A Folha de São Paulo publicou na última semana uma matéria evidenciando que os homens héteros brancos têm se tornado os maiores alvos das piadas nos shows de stand up no Brasil, e mostrou que os mesmos não aceitam bem brincadeiras. 
 

Yuri Marçal , um dos maiores expoentes desta nova geração de comediantes brasileiros. 
Imagens das redes sociais do Humorista.

O humor sempre carregou o poder de levantar críticas e de trazer reflexões, por mais que tantas vezes ele se apresente de uma maneira mais simples, como em um besteirol por exemplo, despido de um olhar mais profundo.

Nos últimos anos, com o avanço das redes sociais, os comediantes passaram a encontrar neste meio das mídias um espaço para se colocarem e mostrarem sua arte para muito mais pessoas.

E assim surgiu uma leva de comediantes que traz um tempero mais crítico para suas narrativas, que fala de questões identitárias e sociais através do humor.

Comediantes como Yuri Marçal, utilizam o palco como canal para levantar a bandeira da cultura africana, denunciar o racismo em diversas situações no nosso cotidiano, entre outras coisas.

Semelhante a essa proposta, Bruna Louise sobe ao palco com piadas feministas que caçoam das atitudes de homens que costumavam estar em situação de superioridades, os homem héteros que se creem muito machos, conquistadores, ou como diz a gíria, os “héteros tops.’’
 

Bruna Louise (no centro da foto ) – em uma de suas apresentações em São Paulo


Muitos conteúdos de comédia refletem alguns padrões comportamentais da nossa sociedade e que estão em declínio, colocando em cheque as questões do comportamento masculino, por exemplo, e questões raciais e sociais também.
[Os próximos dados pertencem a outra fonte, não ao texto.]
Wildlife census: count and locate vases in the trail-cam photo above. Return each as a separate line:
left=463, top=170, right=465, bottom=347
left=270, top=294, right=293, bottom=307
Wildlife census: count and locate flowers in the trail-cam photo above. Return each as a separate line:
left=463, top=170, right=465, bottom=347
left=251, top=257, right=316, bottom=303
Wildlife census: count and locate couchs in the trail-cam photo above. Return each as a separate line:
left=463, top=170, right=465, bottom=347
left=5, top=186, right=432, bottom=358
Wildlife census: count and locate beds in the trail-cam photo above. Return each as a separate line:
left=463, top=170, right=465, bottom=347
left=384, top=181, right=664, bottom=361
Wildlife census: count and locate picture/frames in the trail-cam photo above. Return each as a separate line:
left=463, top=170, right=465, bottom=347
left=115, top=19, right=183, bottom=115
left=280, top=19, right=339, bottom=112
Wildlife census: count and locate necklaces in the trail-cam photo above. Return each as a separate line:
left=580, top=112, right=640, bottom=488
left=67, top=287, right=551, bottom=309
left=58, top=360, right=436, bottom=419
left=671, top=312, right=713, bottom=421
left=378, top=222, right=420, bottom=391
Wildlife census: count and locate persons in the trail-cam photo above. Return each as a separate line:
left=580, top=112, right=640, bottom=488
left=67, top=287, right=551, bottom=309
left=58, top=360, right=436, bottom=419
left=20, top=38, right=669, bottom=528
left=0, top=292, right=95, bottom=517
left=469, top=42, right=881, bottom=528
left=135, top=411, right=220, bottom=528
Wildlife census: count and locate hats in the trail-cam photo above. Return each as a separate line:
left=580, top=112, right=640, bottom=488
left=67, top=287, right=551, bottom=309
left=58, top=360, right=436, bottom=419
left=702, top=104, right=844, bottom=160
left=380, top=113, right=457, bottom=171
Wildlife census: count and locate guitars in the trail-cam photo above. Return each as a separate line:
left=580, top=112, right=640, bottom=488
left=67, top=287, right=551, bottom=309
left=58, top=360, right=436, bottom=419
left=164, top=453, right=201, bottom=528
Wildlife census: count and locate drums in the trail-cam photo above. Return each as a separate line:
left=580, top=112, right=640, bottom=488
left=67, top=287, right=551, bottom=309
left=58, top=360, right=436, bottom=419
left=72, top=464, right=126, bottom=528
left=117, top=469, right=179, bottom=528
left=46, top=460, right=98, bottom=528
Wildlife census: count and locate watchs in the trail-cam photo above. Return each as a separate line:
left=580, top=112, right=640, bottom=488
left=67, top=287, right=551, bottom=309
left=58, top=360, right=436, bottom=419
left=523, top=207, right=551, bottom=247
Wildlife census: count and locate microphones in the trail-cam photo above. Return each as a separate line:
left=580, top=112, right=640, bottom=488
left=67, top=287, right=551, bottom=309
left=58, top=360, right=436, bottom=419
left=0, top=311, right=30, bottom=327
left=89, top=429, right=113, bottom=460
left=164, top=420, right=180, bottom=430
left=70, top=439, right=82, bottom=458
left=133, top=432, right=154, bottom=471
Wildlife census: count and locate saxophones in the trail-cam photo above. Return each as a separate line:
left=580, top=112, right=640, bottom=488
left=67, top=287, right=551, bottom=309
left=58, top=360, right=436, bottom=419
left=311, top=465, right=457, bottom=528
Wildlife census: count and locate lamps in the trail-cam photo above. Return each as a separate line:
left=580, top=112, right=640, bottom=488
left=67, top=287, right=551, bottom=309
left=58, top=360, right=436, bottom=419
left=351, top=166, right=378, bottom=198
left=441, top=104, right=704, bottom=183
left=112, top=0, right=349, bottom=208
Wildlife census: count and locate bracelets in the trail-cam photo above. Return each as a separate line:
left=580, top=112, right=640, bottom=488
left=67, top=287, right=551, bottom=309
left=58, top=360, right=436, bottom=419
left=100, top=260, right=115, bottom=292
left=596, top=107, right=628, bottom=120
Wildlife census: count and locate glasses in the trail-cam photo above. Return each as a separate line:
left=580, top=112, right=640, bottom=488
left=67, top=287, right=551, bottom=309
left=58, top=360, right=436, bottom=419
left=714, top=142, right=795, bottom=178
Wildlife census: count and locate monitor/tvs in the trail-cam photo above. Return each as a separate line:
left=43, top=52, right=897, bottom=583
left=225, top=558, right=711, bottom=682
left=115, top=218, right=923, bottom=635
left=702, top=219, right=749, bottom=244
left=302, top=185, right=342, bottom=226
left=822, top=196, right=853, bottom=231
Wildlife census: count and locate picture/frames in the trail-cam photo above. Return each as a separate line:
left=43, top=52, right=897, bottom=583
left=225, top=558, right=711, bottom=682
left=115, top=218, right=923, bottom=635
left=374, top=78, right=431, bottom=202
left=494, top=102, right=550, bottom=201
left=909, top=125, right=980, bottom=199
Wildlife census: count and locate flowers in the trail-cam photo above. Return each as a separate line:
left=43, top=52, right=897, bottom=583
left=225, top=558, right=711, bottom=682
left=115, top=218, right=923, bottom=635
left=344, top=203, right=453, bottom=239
A comédia tem sido um instrumento muito importante para o convite à reflexão, para chamar atenção sobre a forma como lidamos com diversas questões do nosso cotidiano.

Esse recorte de artistas de uma nova geração de stand up, trazem consigo premissas bem distintas das que eram maioria nas últimas décadas. Se antes o humor era muito pautado em piadas de estereótipos a grupos minorizados, hoje vemos que, apesar de muitos ainda insistirem nessa forma de ‘fazer rir as custas dos outros’, outra produções nascem carregando críticas e troças as estruturas da nossa sociedade que garantem privilégios para poucos. 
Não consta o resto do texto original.